Let me point out to Stars & Stripes that the issue is not so much that the Pentagon was “feeding information” to retired military officers serving as network and cable news analysts. It’s that they they were feeding these so-called “analysts” spin, talking points and propaganda. And these so-called “analysts” were in most cases willing propaganda-pushers:
Though many analysts are paid network consultants, making $500 to $1,000 per appearance, in Pentagon meetings they sometimes spoke as if they were operating behind enemy lines, interviews and transcripts show.
Some offered the Pentagon tips on how to outmaneuver the networks, or as one analyst put it to Donald H. Rumsfeld, then the defense secretary, “the Chris Matthewses and the Wolf Blitzers of the world.” Some warned of planned stories or sent the Pentagon copies of their correspondence with network news executives. Many — although certainly not all — faithfully echoed talking points intended to counter critics.
“Good work,” Thomas G. McInerney, a retired Air Force general, consultant and Fox News analyst, wrote to the Pentagon after receiving fresh talking points in late 2006. “We will use it.”
Or, how about this one:
At the same time, in e-mail messages to the Pentagon, [Fox News analyst] Mr. Garrett displayed an eagerness to be supportive with his television and radio commentary. “Please let me know if you have any specific points you want covered or that you would prefer to downplay,” he wrote in January 2007, before President Bush went on TV to describe the surge strategy in Iraq.

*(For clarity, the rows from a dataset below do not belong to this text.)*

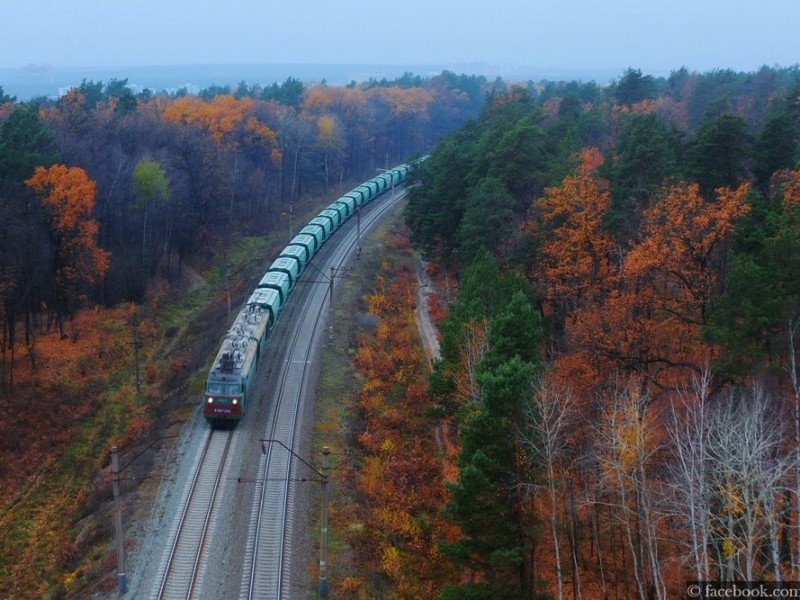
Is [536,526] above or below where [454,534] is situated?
above

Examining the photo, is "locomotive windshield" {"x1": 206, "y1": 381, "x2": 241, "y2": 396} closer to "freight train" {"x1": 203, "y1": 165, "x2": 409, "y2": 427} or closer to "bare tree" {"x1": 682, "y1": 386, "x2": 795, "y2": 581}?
"freight train" {"x1": 203, "y1": 165, "x2": 409, "y2": 427}

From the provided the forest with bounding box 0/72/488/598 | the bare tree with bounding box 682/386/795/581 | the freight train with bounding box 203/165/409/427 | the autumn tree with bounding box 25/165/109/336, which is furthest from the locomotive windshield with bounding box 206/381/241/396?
the bare tree with bounding box 682/386/795/581

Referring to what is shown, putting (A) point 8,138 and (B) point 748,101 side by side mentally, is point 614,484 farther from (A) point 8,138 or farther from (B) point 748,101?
(B) point 748,101

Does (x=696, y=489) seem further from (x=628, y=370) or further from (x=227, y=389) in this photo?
(x=227, y=389)

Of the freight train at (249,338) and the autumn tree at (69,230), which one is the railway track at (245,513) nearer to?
the freight train at (249,338)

Aww. That’s so sweet! Thanks for thinking of us!
It is tempting to fault the Pentagon and the phony “analysts” for this scenario, but really I fault the networks and cable news. Why weren’t they paying attention? Why weren’t they examining who these phony “analysts” were? Why this:
The analysts, they noticed, often got more airtime than network reporters, and they were not merely explaining the capabilities of Apache helicopters. They were framing how viewers ought to interpret events. What is more, while the analysts were in the news media, they were not of the news media. They were military men, many of them ideologically in sync with the administration’s neoconservative brain trust, many of them important players in a military industry anticipating large budget increases to pay for an Iraq war.

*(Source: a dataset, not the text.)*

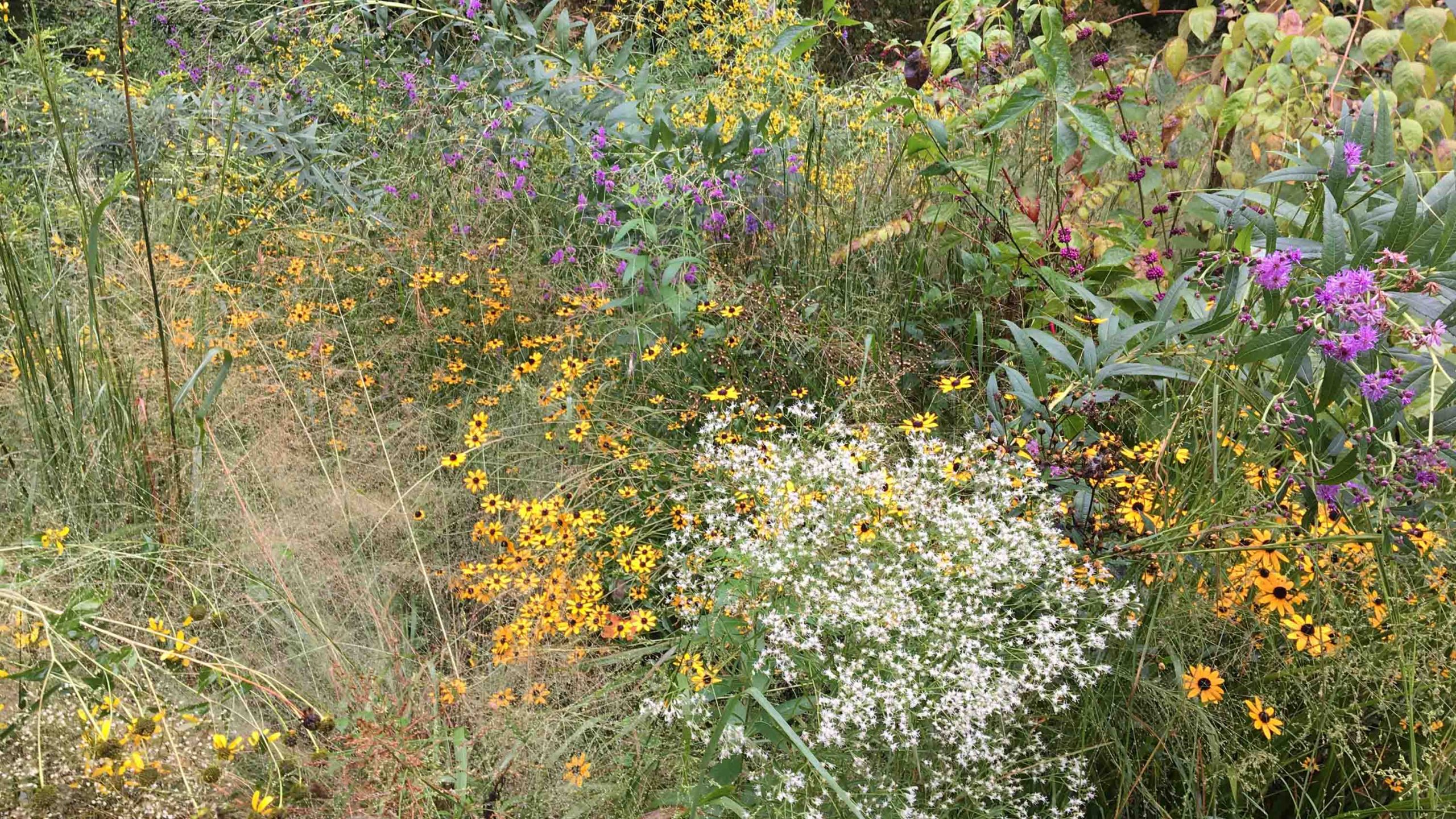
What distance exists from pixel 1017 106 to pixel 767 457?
2.61ft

Why, CNN? Why, MSNBC? Why, CBS and ABC?
Why didn’t you do your job and report the news? Why did you never once question the information your phony “analysts” presented on the air?
What’s truly amazing to me is that despite pulling out all the stops, despite all of the propaganda and media manipulation, 63% of Americans still think the war was a mistake.
After all of that, Americans still aren’t buying it.
But the news media--and this extends to the New York Times, which happily printed Judith Miller’s BS on page one--has a lot to answer for. Their willing compliance in the largest scam ever perpetrated on an entire nation’s populace will have deep repercussions years down the road. They have blood on their hands for pushing America to war.
And as they continue to promote the same thinkers and opinion makers who were wrong about everything on Iraq, all I can say is: Stop hurting America. And stop hurting yourselves.